EDIT: This isn't a possible duplicate of this. I am not asking if musicians always count, I am asking how musicians count.

  • 2
    Clap the rhythm with your hands while you tap a steady beat with your foot. Tapping your foot to a rhythm is a much more instinctive thing than counting beats in your head. Repeat until you can do it fluently. Then pay attention to which claps are on the foot taps, or right in-between two foot taps, or just before or after a tap. That should let you figure out what the rhythm is. Commented Jul 12, 2019 at 5:35
  • Practice, practice, practice. Seriously. But, yeah, use the sound-patterns suggested in the answers. Commented Jul 12, 2019 at 13:18
  • Possible duplicate of Do musicians count the meter all the time? Commented Jul 12, 2019 at 13:20
  • @CarlWitthoft I've explained why this isn't a duplicate
    – Nicholas
    Commented Jul 12, 2019 at 19:29

3 Answers 3


Use a metronome. It will count the beats or sub-beats for you.

Or, do as a lot of us do, count (in 4/4) !e&a 2e&a 3e&a 4e&a. That splits the bar into 16, usually enough.
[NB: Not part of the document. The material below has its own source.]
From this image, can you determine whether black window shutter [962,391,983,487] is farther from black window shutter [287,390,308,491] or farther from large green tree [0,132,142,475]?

Or, just count to 16 if it's slow enough to manage. Trouble with that is the long words don't have enough time, often.

Or, tap your foot,(maybe two feet alternating), nod your head, shrug your shoulders while singing/playing.

Or, get someone else to help with counting the beats.


I cannot use metronomes easily, and find a simple drum beat more helpful. You can get a free online drum machine here at the Hydrogen project on Sourceforge If tapping your foot does not come naturally (when combined with playing something else), try nodding.


Do you really need to count numbers consciously?

Usually, I find that it's enough to 'feel' or 'imagine' the basic pulse (at the same intervals at which you would count) as the 'background' task in my mind, while focusing on a tricky rhythm and how it relates to that basic pulse. Usually that's all the figuring out I need to do to notate (or recall) the rhythm.